**QUOTED PASSAGE**.
*-*-*

# smoking motor



## tw001_tw (Jul 24, 2008)

So, one of my steam engines started smoking (not by design). I'm guessing
I need a new motor? anyone have one they want to sell or anyone know of
how/which one/where I can buy a replacement? (new preferably).










Also, I'm guessing the engine does smoke - BY design.. correct? I can't think of any
other reason for the smoke stack to get electricity. So.. what do I need for this?









I know, so many noob questions  THANKS.


----------



## tw001_tw (Jul 24, 2008)

OK.. cancel my request for a replacement motor (for the time being). Some of you
who are familiar with the parts, help me understand this one.

The motor WAS smoking, and drawing an excessive amount of current compared
to my other trains. So, I took it a part, cleaned the contacts on the wheels,
tested the motor without a load (just fine), turned the gears manually - no
problems.... THEN I put the train back together, and it (so far) seems to be
working ok. I didn't fix anything.... that I know of... 

p.s... still wondering about my smoke stack

p.p.s
I retract my retraction... where DO you buy replacement motors and how can I tell what I need?
even though the train is still running good, for future reference, I'm still interested.


----------



## Southern (Nov 17, 2008)

tw001_tw said:


> OK.. cancel my request for a replacement motor (for the time being). Some of you
> who are familiar with the parts, help me understand this one.
> 
> The motor WAS smoking, and drawing an excessive amount of current compared
> ...



It might just need a good cleaning and lube, or a motor replacement.


----------



## T-Man (May 16, 2008)

It could be a simple short. What brand is it? I don't recognize it?


----------



## tw001_tw (Jul 24, 2008)

I don't know the brand... 
On the bottom it says:
RSO 
ATEST
Z-15157
(some stuff in what apparently is Yugoslavian)
Made in Yugoslavia

I didn't know that until you asked, and I looked on the bottom. I'm afraid
since its made there, spare parts might be a little difficult to find?

Is there a 'how to' on the web on how to rebuild a motor or rebuild/maintain
a locomotive?


----------



## T-Man (May 16, 2008)

I would guess AHM . Yugoslavia sounds familiar. I think I have switches made by the company in that country. Various suppliers sell motors it just a matter of finding one that fits. That was in the 80's. Don't know if AHM is still around.


----------



## shaygetz (Sep 23, 2007)

It looks to be a Mehano, the latest fallen flag in the AHM/Rivarossi/IHC saga...










Here's a good tech tip site>>> http://www.yardbirdtrains.com/MRmechn.htm


----------



## tw001_tw (Jul 24, 2008)

Hey, thanks guys. You sure can id trains!

The engine in question has been running over the holidays.. so far so good.
I am going to take it apart again and give it a much better once-over.
Thanks again.


----------



## fritz96 (Dec 19, 2008)

As a stupid child years ago and as one who freely admits ignorance to most things today-when I was in a rush,I'd lube everything-wheels,motor,track,my kid brother-you name it.Well a bit exagerated-but I'd sure get a great smoke show-I'd take a few swabs with highly diluted alc. normally the smoke would stop and the trains are still going today


----------



## tw001_tw (Jul 24, 2008)

Thanks for the tip fritz96. The engine is new (to me) and I had a bit of trouble
getting it - so I didn't want to take it back to where I got it (long story.) I'm
new to trains and have only taken 2 apart, this being the 2nd. I appreciate the
tip regarding keeping the oil only where it needs to go, and nowhere else. I sure
do like this engine, and hopefully with some work I can keep it running. Thanks again.


----------



## stationmaster (Dec 7, 2008)

I learned a saying years ago about lubing locos. I forget part of it, but I do remember that GEARS need GREASE. The other part was something that told me that wheels need oil. But I am old and my mind (and body) just ain't what it used to be.

The picture of the motor looks like it could be an old Mabuchi.


----------

*-*-*

**WRITTEN TASK A**. Reproduce the listing from its first line up to and including the line containing "1099 centimetres".
The forum thread above has no connection to the listing that follows.

*-*-*

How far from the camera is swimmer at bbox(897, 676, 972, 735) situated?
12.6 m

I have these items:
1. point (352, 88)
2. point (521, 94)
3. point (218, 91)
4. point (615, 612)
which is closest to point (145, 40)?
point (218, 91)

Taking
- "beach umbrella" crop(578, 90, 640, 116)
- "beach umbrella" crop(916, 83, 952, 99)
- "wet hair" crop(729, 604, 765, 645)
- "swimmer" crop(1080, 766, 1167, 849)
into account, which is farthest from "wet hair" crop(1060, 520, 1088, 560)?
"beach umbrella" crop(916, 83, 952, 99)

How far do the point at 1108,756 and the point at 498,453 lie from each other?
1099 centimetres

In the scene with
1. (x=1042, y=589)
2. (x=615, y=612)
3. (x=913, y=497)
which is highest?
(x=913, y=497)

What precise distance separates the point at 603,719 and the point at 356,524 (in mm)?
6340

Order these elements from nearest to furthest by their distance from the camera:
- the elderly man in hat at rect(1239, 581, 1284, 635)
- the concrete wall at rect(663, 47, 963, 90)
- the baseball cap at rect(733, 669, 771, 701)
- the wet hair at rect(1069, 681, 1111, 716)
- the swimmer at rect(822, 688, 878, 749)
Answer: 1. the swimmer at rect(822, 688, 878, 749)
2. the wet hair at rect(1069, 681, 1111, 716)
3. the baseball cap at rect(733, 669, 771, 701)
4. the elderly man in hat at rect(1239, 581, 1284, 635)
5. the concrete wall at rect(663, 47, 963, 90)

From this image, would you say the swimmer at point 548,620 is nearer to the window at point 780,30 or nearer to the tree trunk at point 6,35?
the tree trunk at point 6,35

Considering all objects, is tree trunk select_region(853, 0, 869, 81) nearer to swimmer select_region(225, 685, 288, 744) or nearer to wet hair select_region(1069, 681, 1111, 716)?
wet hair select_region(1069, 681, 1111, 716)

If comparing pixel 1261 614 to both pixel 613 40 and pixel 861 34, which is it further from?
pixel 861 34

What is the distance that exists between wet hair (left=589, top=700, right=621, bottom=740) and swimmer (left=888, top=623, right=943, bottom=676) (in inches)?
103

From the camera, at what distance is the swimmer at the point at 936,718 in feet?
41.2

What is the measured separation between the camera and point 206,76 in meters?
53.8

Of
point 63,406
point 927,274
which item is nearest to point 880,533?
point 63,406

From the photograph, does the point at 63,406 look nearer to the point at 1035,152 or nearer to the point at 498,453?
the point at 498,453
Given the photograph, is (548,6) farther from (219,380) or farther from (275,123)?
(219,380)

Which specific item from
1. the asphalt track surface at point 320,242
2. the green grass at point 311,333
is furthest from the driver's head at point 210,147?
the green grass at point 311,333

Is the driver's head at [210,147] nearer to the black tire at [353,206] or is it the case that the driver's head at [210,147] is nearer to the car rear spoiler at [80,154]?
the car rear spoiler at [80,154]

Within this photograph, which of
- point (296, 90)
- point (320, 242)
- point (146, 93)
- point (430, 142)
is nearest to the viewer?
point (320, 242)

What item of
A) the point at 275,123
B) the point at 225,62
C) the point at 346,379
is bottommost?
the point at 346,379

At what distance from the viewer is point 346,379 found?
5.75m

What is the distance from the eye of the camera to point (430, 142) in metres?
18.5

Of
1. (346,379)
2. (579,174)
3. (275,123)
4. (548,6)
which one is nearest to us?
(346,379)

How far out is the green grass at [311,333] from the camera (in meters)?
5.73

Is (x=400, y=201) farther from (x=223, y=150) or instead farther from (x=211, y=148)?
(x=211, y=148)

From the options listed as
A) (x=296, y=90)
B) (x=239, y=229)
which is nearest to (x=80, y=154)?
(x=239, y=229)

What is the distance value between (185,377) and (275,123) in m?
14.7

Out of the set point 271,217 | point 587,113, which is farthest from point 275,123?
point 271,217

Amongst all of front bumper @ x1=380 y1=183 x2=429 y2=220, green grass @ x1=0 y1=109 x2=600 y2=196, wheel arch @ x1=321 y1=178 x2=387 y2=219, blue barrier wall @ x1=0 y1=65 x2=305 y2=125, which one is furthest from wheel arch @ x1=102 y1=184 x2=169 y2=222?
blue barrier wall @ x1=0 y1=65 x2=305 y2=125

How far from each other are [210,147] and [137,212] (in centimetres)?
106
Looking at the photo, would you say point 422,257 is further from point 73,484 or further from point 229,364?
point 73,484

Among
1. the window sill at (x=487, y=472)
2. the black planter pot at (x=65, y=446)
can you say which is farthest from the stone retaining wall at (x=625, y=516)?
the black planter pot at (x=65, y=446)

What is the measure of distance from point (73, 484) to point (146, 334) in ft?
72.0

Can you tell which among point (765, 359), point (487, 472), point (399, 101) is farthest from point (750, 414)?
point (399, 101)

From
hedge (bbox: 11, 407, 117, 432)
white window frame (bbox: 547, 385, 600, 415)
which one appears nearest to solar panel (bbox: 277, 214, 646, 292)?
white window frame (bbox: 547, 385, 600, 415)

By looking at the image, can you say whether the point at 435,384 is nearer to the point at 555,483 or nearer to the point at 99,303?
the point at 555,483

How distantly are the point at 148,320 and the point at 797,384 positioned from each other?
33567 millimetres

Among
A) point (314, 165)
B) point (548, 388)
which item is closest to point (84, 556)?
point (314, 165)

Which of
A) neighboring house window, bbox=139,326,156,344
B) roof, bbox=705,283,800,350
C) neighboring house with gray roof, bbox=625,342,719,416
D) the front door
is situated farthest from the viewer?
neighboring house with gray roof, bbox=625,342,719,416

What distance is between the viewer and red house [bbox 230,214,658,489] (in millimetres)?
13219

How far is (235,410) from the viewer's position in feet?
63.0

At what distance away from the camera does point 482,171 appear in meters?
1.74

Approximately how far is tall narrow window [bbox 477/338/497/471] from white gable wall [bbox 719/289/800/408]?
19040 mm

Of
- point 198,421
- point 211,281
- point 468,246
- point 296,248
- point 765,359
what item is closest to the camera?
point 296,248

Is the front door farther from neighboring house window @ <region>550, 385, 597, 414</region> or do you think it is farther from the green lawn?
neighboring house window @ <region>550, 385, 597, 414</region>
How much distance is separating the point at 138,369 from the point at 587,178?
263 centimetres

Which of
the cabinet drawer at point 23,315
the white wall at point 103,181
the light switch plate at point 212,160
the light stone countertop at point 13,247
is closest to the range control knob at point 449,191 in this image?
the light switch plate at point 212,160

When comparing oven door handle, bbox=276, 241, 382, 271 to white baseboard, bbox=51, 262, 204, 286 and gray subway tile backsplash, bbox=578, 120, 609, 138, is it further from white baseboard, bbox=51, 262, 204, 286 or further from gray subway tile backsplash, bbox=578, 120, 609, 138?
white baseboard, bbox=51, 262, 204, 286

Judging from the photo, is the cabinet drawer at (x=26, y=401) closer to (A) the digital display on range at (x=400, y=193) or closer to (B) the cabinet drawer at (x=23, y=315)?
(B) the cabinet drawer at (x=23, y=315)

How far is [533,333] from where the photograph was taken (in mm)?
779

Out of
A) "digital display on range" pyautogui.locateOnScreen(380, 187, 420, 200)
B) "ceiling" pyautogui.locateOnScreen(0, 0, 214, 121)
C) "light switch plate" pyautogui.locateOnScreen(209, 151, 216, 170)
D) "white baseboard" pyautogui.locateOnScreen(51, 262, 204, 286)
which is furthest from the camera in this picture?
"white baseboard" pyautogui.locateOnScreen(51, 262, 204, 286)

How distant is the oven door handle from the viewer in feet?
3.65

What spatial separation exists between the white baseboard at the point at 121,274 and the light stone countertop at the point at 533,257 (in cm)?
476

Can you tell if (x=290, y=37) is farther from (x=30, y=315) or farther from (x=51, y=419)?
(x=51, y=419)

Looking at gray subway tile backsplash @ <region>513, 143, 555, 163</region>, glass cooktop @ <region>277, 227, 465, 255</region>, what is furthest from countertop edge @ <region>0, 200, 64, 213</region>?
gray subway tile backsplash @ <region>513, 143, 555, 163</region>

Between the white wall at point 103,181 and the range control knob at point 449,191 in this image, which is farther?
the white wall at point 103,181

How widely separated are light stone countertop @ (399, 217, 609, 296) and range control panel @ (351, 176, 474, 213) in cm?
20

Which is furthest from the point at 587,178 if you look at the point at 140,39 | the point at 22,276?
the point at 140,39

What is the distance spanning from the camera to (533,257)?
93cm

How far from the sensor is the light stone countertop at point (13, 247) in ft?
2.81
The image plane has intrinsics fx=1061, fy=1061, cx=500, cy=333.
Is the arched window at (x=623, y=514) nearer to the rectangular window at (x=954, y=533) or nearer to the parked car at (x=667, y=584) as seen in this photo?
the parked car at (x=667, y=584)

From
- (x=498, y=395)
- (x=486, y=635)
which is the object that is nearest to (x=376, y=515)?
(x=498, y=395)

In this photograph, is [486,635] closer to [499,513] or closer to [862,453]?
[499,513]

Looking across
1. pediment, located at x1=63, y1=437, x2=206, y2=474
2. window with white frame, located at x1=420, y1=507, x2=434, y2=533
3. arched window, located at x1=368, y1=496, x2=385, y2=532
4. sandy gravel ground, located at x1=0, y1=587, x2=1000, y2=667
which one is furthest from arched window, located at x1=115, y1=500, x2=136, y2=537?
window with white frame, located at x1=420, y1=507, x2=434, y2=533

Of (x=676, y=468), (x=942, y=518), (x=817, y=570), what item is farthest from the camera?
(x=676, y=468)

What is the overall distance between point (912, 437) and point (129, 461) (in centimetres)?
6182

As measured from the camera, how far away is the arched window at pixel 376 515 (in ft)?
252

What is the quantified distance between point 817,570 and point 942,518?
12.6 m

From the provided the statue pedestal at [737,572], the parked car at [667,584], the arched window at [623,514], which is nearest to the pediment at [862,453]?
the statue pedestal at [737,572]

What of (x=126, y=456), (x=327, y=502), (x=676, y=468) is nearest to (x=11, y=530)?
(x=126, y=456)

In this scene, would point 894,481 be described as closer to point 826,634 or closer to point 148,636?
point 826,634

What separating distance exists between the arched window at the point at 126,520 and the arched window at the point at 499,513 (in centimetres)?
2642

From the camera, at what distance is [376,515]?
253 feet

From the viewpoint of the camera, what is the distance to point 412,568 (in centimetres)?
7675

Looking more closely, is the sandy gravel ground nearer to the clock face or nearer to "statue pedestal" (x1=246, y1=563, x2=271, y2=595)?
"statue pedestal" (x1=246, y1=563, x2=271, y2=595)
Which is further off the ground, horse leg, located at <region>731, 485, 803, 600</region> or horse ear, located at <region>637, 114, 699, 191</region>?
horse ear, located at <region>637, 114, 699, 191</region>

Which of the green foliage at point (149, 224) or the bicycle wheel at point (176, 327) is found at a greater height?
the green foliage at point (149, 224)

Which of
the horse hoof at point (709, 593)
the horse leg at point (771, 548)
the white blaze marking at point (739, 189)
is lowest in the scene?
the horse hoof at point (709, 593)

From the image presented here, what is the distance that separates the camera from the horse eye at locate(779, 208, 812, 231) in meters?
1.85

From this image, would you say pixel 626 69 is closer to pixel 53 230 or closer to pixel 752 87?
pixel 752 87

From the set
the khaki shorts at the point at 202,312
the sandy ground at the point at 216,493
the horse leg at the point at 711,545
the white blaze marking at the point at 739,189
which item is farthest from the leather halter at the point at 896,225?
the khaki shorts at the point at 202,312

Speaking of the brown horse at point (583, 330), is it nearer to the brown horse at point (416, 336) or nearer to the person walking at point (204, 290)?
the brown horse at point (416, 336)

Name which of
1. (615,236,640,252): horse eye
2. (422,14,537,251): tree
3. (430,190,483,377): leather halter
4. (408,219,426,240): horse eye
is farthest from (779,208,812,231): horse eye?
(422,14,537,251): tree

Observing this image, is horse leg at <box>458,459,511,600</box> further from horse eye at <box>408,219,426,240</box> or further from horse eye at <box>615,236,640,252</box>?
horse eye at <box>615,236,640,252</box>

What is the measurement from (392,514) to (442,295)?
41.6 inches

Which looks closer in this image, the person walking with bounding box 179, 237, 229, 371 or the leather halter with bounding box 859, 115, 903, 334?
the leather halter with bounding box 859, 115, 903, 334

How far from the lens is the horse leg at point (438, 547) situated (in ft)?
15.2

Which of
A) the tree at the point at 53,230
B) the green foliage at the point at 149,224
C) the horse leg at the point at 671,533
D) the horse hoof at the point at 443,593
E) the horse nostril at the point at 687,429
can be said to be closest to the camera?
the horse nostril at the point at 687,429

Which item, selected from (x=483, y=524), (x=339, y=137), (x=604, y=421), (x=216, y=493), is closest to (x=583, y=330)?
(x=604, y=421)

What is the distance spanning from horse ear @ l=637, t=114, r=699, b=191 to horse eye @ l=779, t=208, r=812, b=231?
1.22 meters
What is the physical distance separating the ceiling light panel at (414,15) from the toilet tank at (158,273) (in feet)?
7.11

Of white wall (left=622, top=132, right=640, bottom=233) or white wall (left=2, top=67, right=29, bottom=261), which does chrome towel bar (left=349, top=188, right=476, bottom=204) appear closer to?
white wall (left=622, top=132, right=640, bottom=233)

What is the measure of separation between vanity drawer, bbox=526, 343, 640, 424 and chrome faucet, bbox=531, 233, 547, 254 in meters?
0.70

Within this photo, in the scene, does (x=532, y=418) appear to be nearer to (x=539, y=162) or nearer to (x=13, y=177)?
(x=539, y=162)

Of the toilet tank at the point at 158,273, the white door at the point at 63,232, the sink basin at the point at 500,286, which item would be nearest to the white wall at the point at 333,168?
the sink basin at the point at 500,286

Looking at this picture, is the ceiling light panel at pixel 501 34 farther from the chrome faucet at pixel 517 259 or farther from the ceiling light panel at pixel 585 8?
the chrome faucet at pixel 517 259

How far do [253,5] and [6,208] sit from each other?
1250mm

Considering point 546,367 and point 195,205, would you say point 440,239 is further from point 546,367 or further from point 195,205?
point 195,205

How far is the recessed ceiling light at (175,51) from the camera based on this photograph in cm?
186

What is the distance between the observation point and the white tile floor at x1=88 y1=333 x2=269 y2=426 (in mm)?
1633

*-*-*

**WRITTEN TASK B**.
Answer these questions about the smoking motor thread:
(i) According to the markings on its bottom, where was the motor made?
(ii) What web address does shaygetz give for a tech tip site?
(iii) In the saying stationmaster remembers, what do gears need?

**RIGHT ANSWER A**.
How far from the camera is swimmer at bbox(897, 676, 972, 735) situated?
12.6 m

I have these items:
1. point (352, 88)
2. point (521, 94)
3. point (218, 91)
4. point (615, 612)
which is closest to point (145, 40)?
point (218, 91)

Taking
- "beach umbrella" crop(578, 90, 640, 116)
- "beach umbrella" crop(916, 83, 952, 99)
- "wet hair" crop(729, 604, 765, 645)
- "swimmer" crop(1080, 766, 1167, 849)
into account, which is farthest from "wet hair" crop(1060, 520, 1088, 560)?
"beach umbrella" crop(916, 83, 952, 99)

How far do the point at 1108,756 and the point at 498,453 lie from each other?
1099 centimetres

**RIGHT ANSWER B**.
(i) Yugoslavia
(ii) http://www.yardbirdtrains.com/MRmechn.htm
(iii) Grease